#### Stated problem:
Render every line of the listing below as a JSON list of strings, one string per line, with blank lines skipped and the pictures omitted.

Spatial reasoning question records

───

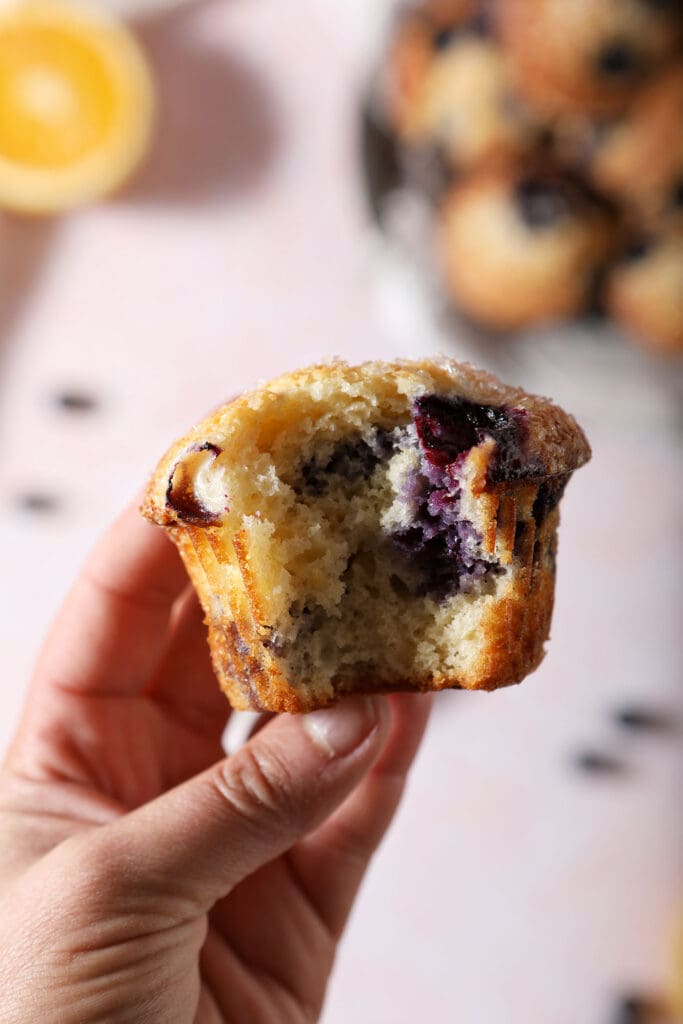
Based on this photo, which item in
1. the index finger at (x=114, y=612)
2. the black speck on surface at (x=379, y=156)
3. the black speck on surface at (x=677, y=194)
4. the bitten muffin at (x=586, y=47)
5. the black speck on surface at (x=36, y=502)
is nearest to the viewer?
the index finger at (x=114, y=612)

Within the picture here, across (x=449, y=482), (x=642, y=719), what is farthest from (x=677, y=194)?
(x=449, y=482)

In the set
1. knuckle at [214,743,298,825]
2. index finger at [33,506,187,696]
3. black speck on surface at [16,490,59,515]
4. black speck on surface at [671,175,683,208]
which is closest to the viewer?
knuckle at [214,743,298,825]

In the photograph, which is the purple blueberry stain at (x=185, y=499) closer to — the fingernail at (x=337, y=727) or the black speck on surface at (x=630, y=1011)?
the fingernail at (x=337, y=727)

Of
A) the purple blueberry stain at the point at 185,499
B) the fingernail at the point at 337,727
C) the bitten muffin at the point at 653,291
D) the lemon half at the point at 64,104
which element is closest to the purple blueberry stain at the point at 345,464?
the purple blueberry stain at the point at 185,499

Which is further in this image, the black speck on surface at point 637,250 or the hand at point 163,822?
the black speck on surface at point 637,250

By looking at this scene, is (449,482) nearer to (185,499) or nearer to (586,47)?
(185,499)

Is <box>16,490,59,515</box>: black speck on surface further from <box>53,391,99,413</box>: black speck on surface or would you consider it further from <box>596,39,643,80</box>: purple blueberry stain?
<box>596,39,643,80</box>: purple blueberry stain

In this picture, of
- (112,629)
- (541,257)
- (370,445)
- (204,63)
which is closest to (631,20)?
(541,257)

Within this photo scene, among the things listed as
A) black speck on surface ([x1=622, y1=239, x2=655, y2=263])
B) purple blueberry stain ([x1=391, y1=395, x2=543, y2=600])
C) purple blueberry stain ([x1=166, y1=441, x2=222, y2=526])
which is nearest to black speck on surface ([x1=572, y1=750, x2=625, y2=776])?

───

#### Solution to the problem:
[
  "Based on this photo, which item in",
  "1. the index finger at (x=114, y=612)",
  "2. the black speck on surface at (x=379, y=156)",
  "3. the black speck on surface at (x=677, y=194)",
  "4. the bitten muffin at (x=586, y=47)",
  "5. the black speck on surface at (x=36, y=502)",
  "is nearest to the viewer?",
  "the index finger at (x=114, y=612)",
  "Within the picture here, across (x=449, y=482), (x=642, y=719), what is farthest from (x=677, y=194)?",
  "(x=449, y=482)",
  "In the set",
  "1. knuckle at [214,743,298,825]",
  "2. index finger at [33,506,187,696]",
  "3. black speck on surface at [16,490,59,515]",
  "4. black speck on surface at [671,175,683,208]",
  "which is closest to the viewer?",
  "knuckle at [214,743,298,825]",
  "In the photograph, which is the purple blueberry stain at (x=185, y=499) closer to — the fingernail at (x=337, y=727) or the black speck on surface at (x=630, y=1011)?",
  "the fingernail at (x=337, y=727)",
  "Of",
  "A) the purple blueberry stain at the point at 185,499",
  "B) the fingernail at the point at 337,727",
  "C) the bitten muffin at the point at 653,291",
  "D) the lemon half at the point at 64,104",
  "which element is closest to the purple blueberry stain at the point at 345,464?",
  "the purple blueberry stain at the point at 185,499",
  "Which is further in this image, the black speck on surface at point 637,250 or the hand at point 163,822?",
  "the black speck on surface at point 637,250",
  "By looking at this scene, is (449,482) nearer to (185,499) or nearer to (586,47)?",
  "(185,499)",
  "Is <box>16,490,59,515</box>: black speck on surface further from <box>53,391,99,413</box>: black speck on surface or would you consider it further from <box>596,39,643,80</box>: purple blueberry stain?",
  "<box>596,39,643,80</box>: purple blueberry stain",
  "In this picture, of",
  "- (112,629)",
  "- (541,257)",
  "- (370,445)",
  "- (204,63)",
  "which is closest to (631,20)?",
  "(541,257)",
  "Within this photo scene, among the things listed as",
  "A) black speck on surface ([x1=622, y1=239, x2=655, y2=263])",
  "B) purple blueberry stain ([x1=391, y1=395, x2=543, y2=600])",
  "C) purple blueberry stain ([x1=166, y1=441, x2=222, y2=526])",
  "which is nearest to black speck on surface ([x1=572, y1=750, x2=625, y2=776])?"
]